* [Activity]: In one to three sentences, explain the reasons Trump gave in the Trump–Russia excerpt below for sharing facts about terrorism and airline flight safety with Russia.

═════ Text excerpt

Trump said he decided to provide information to his Russian visitors in the context of improving ties with Moscow.
“As President I wanted to share with Russia (at an openly scheduled W.H. meeting) which I have the absolute right to do, facts pertaining….to terrorism and airline flight safety,” Trump wrote in a pair of tweets Tuesday morning. “Humanitarian reasons, plus I want Russia to greatly step up their fight against ISIS & terrorism.”
McMaster said in a briefing that “the president wasn’t even aware of where this information came from, he wasn’t briefed on the source or method of the information either.”
The latest revelations come after a presidential campaign in which Trump ridiculed the U.S. intelligence community for its conclusion that Russia interfered in an effort to hurt his Democratic opponent Hillary Clinton. Trump’s trip to the Central Intelligence Agency’s headquarters on the first full day of his presidency did little to calm that relationship after he gave a speech full of political themes while standing in front of the CIA’s memorial to employees who died in the line of service.
Probes Under Way
While Trump continues to dismiss as “fake news” investigations of Russian meddling and whether any of his associates colluded in it, the FBI and committees in Congress are pressing ahead with probes.
That was the backdrop as Trump met with Russian Foreign Minister Sergei Lavrov and Ambassador Sergey Kislyak in Washington May 10. Even if “wholly appropriate,” as McMaster said, the leak of the conversation raises risks for the intelligence community, according to former CIA director James Woolsey.

══════════
═════ Provided information

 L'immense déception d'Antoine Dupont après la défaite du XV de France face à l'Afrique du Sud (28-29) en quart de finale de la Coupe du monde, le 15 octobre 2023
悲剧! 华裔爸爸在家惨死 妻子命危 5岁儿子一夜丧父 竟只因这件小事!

══════════
═════ Provided information

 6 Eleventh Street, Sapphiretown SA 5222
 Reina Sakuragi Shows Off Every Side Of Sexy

══════════

* [Answer to the exercise]: Trump wrote that he shared the facts for humanitarian reasons and because he wanted Russia to greatly step up its fight against ISIS and terrorism. He presented the decision as part of improving ties with Moscow, adding that as president he had the absolute right to do so.